An official of the Millcreek Township School District (in Erie, Pennsylvania) reports that Prentice Hall has offered compensation for hundreds of copies of a defective, error-laden text that the district bought from Prentice Hall two years ago. According to Alan Zito, Millcreek's supervisor of secondary education, the company intends to furnish the district with revised books that supposedly will carry fewer factual errors, pedagogic mistakes and other faults.
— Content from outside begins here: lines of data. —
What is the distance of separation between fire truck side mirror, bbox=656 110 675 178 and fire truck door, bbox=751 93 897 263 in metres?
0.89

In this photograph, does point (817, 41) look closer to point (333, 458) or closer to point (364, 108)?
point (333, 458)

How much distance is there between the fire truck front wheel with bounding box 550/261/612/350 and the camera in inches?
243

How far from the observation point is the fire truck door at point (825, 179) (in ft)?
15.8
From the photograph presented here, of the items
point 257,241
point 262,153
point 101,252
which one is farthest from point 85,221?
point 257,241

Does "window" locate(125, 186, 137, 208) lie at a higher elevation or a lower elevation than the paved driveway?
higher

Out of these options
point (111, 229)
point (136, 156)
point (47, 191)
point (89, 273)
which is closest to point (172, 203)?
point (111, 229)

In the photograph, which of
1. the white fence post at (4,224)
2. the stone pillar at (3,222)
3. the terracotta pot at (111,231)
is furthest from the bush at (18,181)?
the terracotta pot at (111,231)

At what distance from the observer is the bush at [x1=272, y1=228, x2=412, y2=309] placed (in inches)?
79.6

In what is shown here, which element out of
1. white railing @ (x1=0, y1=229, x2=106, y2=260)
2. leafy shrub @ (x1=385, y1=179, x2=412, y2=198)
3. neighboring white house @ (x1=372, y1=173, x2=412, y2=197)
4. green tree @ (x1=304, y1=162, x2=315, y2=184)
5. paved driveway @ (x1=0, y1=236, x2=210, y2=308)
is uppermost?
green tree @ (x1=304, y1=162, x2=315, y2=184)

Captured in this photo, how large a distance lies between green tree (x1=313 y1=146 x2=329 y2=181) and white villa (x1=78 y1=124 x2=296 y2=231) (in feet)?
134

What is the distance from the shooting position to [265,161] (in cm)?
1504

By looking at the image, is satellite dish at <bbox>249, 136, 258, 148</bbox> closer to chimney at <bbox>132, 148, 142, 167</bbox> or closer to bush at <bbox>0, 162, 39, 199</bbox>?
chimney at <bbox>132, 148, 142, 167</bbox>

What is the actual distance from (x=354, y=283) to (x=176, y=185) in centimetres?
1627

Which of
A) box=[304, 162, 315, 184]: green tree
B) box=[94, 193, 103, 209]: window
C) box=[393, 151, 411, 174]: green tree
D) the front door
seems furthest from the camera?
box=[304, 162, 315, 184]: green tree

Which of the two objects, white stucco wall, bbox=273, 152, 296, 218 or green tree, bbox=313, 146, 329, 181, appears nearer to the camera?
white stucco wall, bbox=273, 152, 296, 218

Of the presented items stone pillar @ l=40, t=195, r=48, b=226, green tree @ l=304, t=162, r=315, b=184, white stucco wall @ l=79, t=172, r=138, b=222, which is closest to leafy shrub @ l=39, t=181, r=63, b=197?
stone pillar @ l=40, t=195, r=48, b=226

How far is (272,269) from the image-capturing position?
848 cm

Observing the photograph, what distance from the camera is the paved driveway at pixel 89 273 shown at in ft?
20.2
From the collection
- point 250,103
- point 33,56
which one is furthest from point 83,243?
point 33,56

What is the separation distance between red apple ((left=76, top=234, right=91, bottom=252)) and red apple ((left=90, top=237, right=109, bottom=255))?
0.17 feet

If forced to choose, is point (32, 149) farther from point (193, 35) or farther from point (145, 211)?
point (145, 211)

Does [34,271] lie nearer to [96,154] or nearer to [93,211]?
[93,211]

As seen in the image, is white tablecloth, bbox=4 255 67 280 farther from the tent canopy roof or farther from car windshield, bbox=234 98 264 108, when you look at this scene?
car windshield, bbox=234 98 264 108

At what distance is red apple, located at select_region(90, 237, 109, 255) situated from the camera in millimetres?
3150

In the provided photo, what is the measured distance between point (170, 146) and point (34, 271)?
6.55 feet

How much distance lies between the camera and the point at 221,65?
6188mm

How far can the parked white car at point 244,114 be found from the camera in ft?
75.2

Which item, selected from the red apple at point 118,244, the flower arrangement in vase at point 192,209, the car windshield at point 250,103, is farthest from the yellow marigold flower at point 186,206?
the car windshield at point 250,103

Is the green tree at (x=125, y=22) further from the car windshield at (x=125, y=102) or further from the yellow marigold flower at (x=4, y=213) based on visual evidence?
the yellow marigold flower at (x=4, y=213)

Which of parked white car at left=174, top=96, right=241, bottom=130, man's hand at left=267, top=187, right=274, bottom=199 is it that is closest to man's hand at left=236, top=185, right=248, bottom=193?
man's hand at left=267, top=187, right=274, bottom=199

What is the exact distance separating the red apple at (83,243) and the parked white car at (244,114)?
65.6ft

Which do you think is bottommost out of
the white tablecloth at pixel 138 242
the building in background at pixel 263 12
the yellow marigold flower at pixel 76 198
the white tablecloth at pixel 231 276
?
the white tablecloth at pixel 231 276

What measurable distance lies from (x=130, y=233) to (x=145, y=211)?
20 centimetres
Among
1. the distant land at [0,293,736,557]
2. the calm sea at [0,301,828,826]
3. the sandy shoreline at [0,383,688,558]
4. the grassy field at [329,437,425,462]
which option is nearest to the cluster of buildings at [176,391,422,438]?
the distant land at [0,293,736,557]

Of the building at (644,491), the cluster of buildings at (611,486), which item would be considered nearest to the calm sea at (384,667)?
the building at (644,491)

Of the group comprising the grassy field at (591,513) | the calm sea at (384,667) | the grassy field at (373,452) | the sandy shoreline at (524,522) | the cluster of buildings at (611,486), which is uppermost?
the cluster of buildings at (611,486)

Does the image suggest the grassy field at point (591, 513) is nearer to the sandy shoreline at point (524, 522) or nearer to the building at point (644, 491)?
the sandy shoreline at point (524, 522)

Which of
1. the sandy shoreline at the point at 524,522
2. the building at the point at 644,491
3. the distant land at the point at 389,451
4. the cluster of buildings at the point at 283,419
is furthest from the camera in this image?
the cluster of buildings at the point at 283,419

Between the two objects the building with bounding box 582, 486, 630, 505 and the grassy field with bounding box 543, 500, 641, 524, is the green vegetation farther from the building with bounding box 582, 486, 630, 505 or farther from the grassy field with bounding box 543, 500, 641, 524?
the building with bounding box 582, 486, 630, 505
The defective text is the 1995 version of Prentice Hall Exploring Physical Science, which Prentice Hall sells for use in middle schools. The Millcreek district bought nearly 600 copies of it in 1994, and the district's teachers soon recognized that it contained many serious flaws. With help from Howard P. Lyon, a local parent, the district eventually published a partial list of the book's deficiencies, plus pertinent corrections; and Prentice Hall paid $2,050 to the district to offset some of the costs involved in printing the list and distributing it to students. (See the March-April issue of TTL, page 10.)

Now Prentice Hall wants to replace the defective books outright, Alan Zito told me during a recent telephone interview: The company has proposed to deliver to the district, at no charge, some 600 copies of a new, cleaned-up version of Prentice Hall Exploring Physical Science, Zito said. The new version presumably will be printed later in this year and will show 1997 as its copyright date.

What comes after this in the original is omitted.